As we approached, we found Pascal and 4 other men carving things we ordered a few weeks ago. They were seated on low chairs or slabs of wood on the dirt floor, with their work on their laps. There were no power tools, no lights, no fans, no floor, no inventory. They only work when they get orders and they have no shop to display their work so they can get more orders.
The families in our mission have already ordered more than 50 Nativities! That’s more work than these men have had in several years! They were ecstatic when I came today with more orders. Between them, these fathers have 22 children. What a blessing this will be to their families. They are so grateful to all who have placed orders. They love their work and they work hard, as you will see.

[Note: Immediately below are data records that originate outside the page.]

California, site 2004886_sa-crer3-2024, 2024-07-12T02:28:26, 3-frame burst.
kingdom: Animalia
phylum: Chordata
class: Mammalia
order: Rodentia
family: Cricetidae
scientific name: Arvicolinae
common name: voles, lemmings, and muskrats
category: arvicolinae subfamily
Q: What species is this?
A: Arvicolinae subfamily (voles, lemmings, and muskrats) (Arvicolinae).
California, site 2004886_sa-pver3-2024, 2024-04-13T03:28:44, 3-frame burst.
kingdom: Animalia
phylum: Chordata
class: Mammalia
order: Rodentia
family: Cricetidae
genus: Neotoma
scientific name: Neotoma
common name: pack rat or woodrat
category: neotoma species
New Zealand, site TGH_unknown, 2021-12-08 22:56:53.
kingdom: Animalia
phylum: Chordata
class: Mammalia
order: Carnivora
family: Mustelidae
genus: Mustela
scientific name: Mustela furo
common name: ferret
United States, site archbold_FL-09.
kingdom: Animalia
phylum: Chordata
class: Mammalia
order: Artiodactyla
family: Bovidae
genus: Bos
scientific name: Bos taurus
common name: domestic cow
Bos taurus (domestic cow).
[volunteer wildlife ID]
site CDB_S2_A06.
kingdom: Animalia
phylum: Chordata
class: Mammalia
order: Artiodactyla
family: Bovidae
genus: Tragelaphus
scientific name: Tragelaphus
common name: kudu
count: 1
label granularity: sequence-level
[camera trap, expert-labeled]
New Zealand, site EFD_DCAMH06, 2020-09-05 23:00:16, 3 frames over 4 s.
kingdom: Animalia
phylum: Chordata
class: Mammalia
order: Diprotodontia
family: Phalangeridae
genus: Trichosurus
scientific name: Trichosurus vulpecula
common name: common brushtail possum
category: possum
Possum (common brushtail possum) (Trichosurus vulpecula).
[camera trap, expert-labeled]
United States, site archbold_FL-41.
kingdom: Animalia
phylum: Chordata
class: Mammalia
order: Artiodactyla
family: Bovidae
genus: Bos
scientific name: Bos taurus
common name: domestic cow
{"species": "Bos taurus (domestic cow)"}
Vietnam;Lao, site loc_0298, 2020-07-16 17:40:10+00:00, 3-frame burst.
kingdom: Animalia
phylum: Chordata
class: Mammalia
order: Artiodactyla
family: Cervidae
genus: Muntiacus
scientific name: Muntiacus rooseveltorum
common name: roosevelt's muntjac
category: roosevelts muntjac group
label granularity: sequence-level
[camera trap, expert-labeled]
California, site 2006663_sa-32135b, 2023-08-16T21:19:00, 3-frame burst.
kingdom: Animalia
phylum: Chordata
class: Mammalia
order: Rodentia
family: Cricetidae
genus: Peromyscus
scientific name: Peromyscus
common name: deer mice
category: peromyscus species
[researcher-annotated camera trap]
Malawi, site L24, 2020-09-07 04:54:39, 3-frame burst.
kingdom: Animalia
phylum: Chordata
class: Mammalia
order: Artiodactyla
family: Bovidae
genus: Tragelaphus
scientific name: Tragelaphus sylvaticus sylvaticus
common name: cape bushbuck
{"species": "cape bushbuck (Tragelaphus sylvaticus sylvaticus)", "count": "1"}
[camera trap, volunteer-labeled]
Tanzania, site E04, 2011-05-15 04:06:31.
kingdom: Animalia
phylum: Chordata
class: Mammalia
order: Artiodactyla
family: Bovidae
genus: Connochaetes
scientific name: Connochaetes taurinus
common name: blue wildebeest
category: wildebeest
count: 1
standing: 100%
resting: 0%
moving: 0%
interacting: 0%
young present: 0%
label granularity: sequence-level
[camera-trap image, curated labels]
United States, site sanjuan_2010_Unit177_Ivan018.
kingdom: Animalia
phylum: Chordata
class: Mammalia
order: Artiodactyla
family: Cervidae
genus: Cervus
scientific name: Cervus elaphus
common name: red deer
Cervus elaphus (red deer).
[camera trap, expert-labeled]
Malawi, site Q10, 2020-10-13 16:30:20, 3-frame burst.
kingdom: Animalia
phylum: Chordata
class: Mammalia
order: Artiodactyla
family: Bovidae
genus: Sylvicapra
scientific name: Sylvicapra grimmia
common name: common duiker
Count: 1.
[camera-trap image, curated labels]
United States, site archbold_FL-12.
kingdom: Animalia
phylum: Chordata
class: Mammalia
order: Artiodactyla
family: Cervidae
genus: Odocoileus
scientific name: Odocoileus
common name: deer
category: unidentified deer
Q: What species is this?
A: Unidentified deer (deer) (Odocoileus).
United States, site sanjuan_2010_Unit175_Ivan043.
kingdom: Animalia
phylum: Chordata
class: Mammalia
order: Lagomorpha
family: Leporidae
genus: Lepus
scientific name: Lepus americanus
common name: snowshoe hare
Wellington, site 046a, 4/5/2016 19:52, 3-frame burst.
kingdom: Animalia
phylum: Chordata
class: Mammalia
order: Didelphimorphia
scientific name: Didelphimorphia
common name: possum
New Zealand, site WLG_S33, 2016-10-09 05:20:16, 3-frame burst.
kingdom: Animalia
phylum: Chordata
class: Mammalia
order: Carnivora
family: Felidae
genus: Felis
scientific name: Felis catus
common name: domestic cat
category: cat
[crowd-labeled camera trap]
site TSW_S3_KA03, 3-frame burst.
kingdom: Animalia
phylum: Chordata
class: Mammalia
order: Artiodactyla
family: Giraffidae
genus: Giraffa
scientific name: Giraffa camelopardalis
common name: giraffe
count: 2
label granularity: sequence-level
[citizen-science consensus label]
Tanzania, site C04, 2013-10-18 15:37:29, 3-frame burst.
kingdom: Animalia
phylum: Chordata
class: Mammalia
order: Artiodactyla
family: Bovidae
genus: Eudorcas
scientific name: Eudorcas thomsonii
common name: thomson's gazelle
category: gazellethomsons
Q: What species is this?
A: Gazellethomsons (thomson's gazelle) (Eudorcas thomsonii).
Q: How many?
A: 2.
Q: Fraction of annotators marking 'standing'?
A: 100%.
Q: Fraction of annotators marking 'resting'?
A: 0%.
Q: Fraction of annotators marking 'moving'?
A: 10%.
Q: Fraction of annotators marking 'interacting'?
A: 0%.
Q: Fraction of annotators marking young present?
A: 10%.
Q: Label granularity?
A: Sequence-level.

This is Pascal, who manages this shop. I’ve known him for many years now. Every year when we’ve come to Mali, we’ve ordered carvings from him for our annual Ouelessebougou Dinner Auction. Each year we’ve ordered 2 or 3 Nativities, a Noah’s Ark with animals, and some things like bowls, trays, or serving spoons. He also does very beautiful carvings of African women working or of animals.
Today he was working on an animal for one of the Nativity sets. He told me every carver knows how to make every piece for every Nativity set. They didn’t have samples sitting in front of them to copy, they just know how to work the wood and turn it into something beautiful.
Pascal carries his inventory in this leather sack and in his back pack. He pulled out the little bit of inventory they had on hand.
This man is making the Mary and Joseph with baby Jesus in the African hut. He copied one I found in the markets near Abidjan. Pascal said it takes one carver 4 days to make this piece. This Nativity sells for $25. That’s about $6 a day divided by 8 hours = about $.75 an hour.
This next carver is making the marionette Nativity. The arms on these pieces move.
This man is making the arm pieces.
The wood they use is Teak. One of the older men here today had brought this wood to them. He was resting now.
Here is the tool box. Every single bit is done by hand.
Even things like bowls are carved by hand, not turned.
Here is Pascal’s price list for each piece they make:
What an interesting visit! I love watching how things are made and I love the feeling of my appreciation increasing because of that. The work these men do will be treasured by me and by many others.